- _Text_:

------------------------

How to shoot great video
The Galaxy S10 is capable of capturing some excellent video, but there are a lot of different options to be aware of and not everything can be used together. The default settings are probably going to be fine for most people, but if you open the camera settings, you can change a bunch of things. The video size defaults to 1080p, but you can switch all the way up to 4K at 60 frames-per-second if you want to — just remember that videos with those settings will take up a lot more storage space.
If you’re playing your home videos back on a big TV and you have something that supports HDR10+ then you should toggle it on. You’ll find the option in the camera settings under Advanced recording options. Don’t be tempted to use this if you don’t have an HDR10+ compatible device because it won’t look good.
You can turn on the Super steady option by tapping the hand icon or dip into the settings and toggle on Video stabilization. It should be on by default, and you’ll want it on because it will smooth out any wobbles or shaking. However, if you want to track a moving subject with Tracking auto-focus then note that Video stabilization will be turned off automatically.

------------------------

- _Source data_:
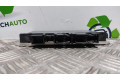 Блок комфорта A0315451532, MODULOCONFORT   Mercedes-Benz S W220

------------------------

- _Requirement 1_: In the video guide, what is the default video size?
- _Requirement 2_: Using the video guide, explain why you should avoid the HDR10+ option if your device doesn't support it.
- _Requirement 3_: Please rewrite the paragraph of the video guide that begins "You can turn on the Super steady option" as a short bulleted list.
The data comes from a separate source, not from the video guide.

- _Written answer 1_: 1080p.

- _Written answer 2_: You should avoid it because without an HDR10+ compatible device, video recorded with the option won't look good.

- _Written answer 3_:
- Turn on Super steady by tapping the hand icon, or toggle on Video stabilization in the settings.
- Video stabilization should be on by default. Keep it on because it smooths out wobbles and shaking.
- Using Tracking auto-focus to follow a moving subject automatically turns Video stabilization off.